**Work order:** In the data that follows, find the line with "本郷中学校―4年間入試と研究: 17年度中学受験用 (42)"; transcribe it, every later line up to the one with "Корпоративная реорганизация ОАО", and that line as well, exactly and with no others.

** Opening Provided information block **

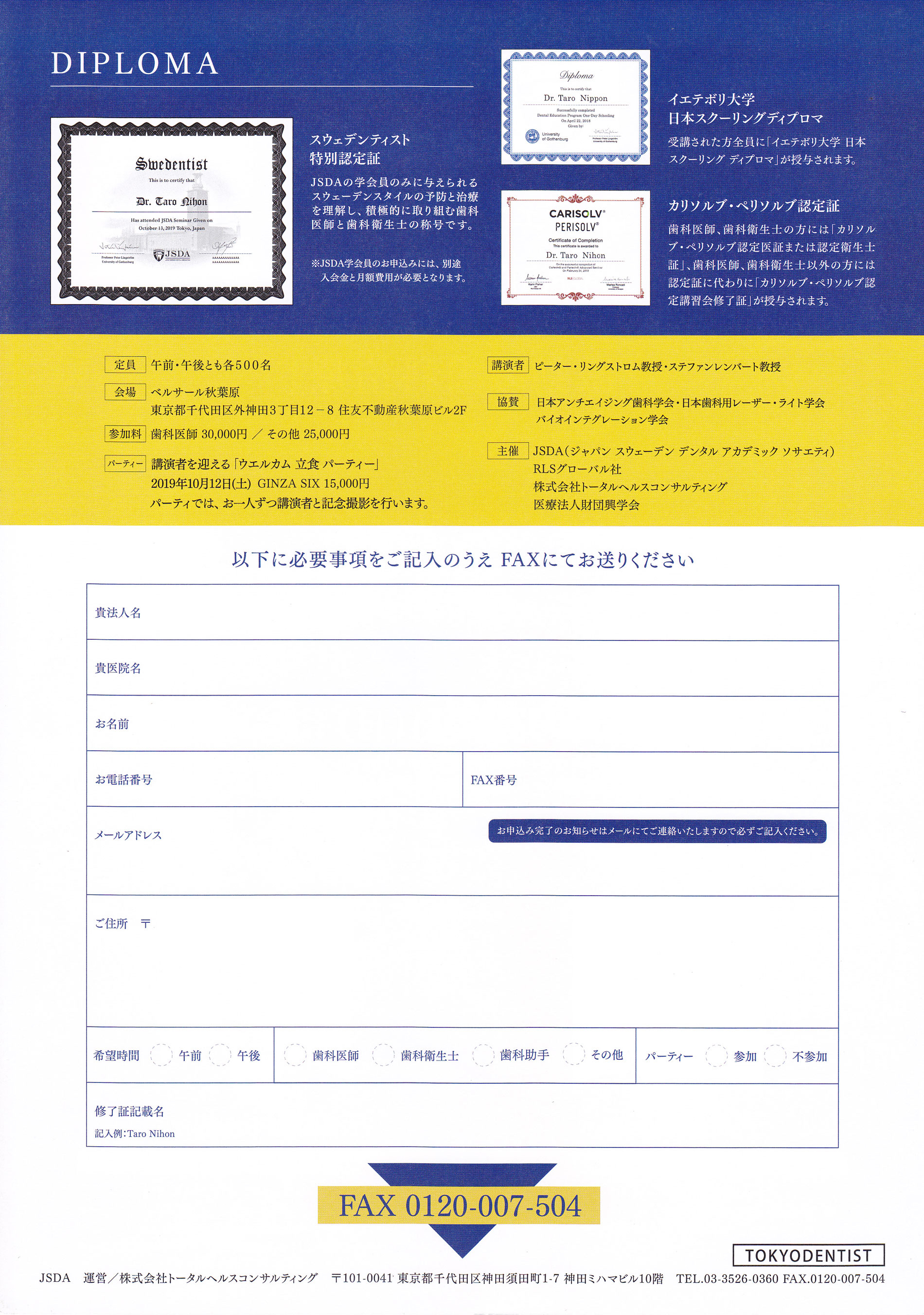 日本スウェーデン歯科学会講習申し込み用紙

** Closing Provided information block **
** Opening Provided information block **

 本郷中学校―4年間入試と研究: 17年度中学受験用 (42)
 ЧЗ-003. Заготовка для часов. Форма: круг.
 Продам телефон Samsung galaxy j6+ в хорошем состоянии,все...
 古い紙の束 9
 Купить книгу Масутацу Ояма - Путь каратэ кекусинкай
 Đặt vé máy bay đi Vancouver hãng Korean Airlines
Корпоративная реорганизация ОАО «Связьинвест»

** Closing Provided information block **
** Opening Provided information block **

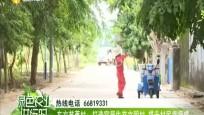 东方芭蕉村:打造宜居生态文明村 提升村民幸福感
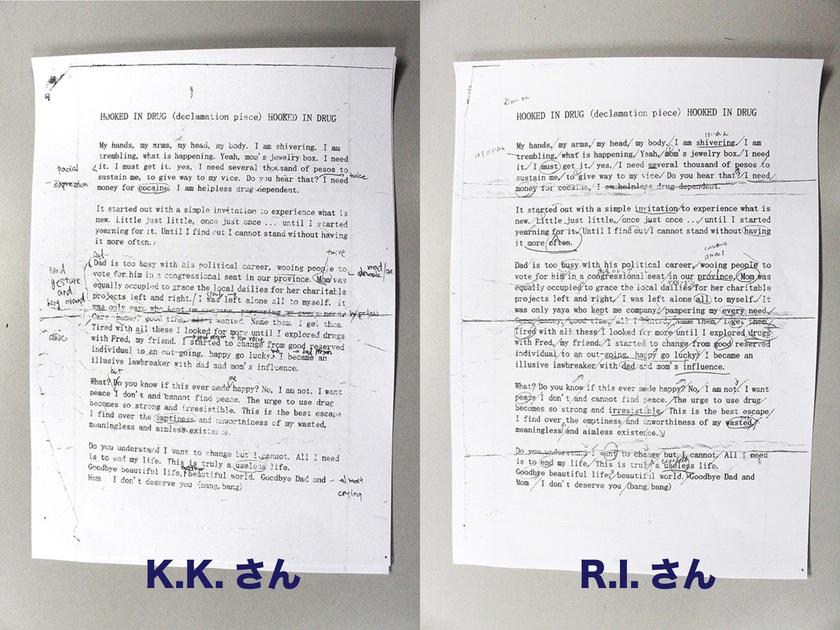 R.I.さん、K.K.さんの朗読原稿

** Closing Provided information block **

**Task output:**
 本郷中学校―4年間入試と研究: 17年度中学受験用 (42)
 ЧЗ-003. Заготовка для часов. Форма: круг.
 Продам телефон Samsung galaxy j6+ в хорошем состоянии,все...
 古い紙の束 9
 Купить книгу Масутацу Ояма - Путь каратэ кекусинкай
 Đặt vé máy bay đi Vancouver hãng Korean Airlines
Корпоративная реорганизация ОАО «Связьинвест»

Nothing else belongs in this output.